**Data provided:**
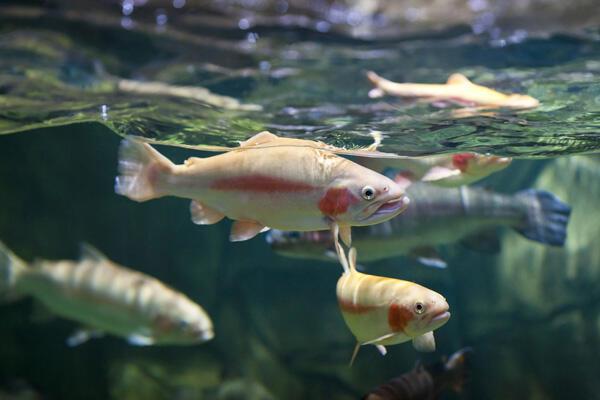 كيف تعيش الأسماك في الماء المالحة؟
--
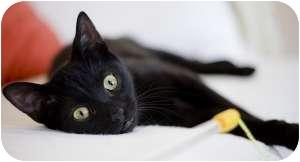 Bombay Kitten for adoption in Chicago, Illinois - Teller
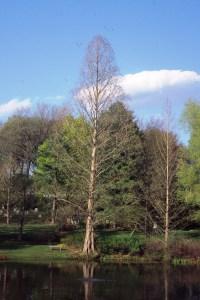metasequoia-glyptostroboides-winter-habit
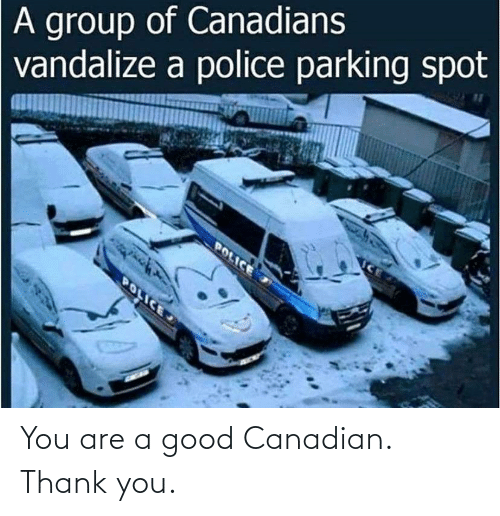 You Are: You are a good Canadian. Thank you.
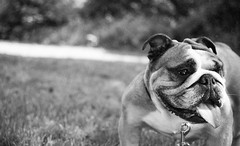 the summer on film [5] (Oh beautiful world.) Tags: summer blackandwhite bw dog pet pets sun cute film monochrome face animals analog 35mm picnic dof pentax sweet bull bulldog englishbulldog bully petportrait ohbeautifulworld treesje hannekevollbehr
...
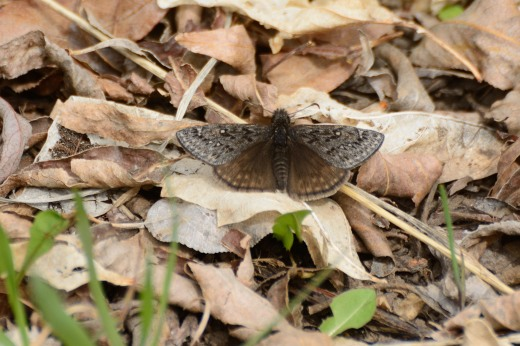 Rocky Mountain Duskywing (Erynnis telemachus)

**Exercise goal:** When copying from the data above, begin at the line containing "You Are: You are a good Canadian. Thank you." and end at the line containing "the summer on"; return those lines exactly and leave all pictures behind.

**Output:**
 You Are: You are a good Canadian. Thank you.
 the summer on film [5] (Oh beautiful world.) Tags: summer blackandwhite bw dog pet pets sun cute film monochrome face animals analog 35mm picnic dof pentax sweet bull bulldog englishbulldog bully petportrait ohbeautifulworld treesje hannekevollbehr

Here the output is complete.